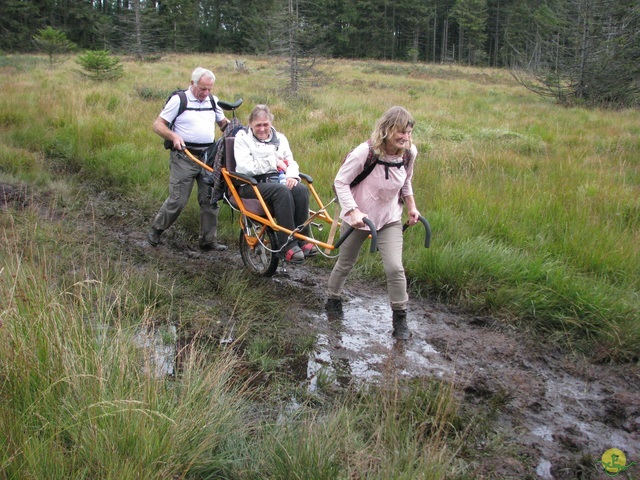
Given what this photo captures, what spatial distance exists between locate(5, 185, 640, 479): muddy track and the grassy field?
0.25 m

--

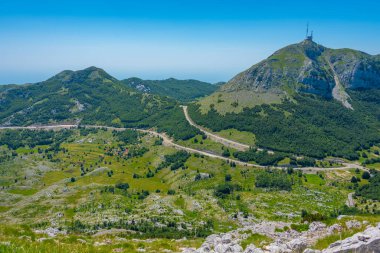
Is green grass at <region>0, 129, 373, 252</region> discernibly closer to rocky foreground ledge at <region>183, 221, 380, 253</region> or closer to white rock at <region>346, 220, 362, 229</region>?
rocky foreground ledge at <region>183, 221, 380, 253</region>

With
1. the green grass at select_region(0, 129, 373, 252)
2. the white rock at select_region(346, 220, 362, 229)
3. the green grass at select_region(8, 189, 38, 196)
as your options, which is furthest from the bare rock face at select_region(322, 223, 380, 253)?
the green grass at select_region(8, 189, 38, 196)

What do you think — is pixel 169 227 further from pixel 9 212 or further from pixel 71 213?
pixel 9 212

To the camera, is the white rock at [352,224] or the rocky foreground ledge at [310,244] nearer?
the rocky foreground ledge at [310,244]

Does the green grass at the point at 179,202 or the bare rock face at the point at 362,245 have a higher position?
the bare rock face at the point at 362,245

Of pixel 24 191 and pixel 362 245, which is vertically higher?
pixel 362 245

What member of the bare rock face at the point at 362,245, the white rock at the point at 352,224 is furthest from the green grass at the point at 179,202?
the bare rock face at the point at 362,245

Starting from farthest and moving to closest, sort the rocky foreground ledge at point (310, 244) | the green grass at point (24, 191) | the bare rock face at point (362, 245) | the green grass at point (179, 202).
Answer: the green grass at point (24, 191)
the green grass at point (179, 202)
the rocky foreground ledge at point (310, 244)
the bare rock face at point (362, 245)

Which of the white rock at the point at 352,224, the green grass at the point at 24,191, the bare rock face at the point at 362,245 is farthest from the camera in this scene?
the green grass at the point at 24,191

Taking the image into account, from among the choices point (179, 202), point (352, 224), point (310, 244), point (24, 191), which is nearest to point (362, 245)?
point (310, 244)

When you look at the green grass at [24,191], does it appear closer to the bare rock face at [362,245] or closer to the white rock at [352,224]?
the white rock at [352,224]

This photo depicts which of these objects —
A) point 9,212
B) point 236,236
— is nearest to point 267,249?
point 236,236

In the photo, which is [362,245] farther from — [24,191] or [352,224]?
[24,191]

...

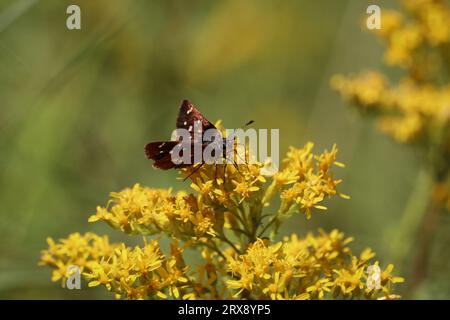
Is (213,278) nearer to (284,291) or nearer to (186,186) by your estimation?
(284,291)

AIM OF THE EXERCISE:
Find each line of the data above that contains the string "ledge" and copy it. Case matters.

PROBLEM SOLUTION:
Is green grass at <region>0, 129, 373, 252</region> discernibly closer to rocky foreground ledge at <region>183, 221, 380, 253</region> or closer to white rock at <region>346, 220, 362, 229</region>?
rocky foreground ledge at <region>183, 221, 380, 253</region>
To the camera, is the white rock at [352,224] or the rocky foreground ledge at [310,244] nearer?
the rocky foreground ledge at [310,244]
Starting from farthest and moving to closest, sort the rocky foreground ledge at point (310, 244) | the green grass at point (24, 191) | the bare rock face at point (362, 245) | the green grass at point (179, 202).
the rocky foreground ledge at point (310, 244)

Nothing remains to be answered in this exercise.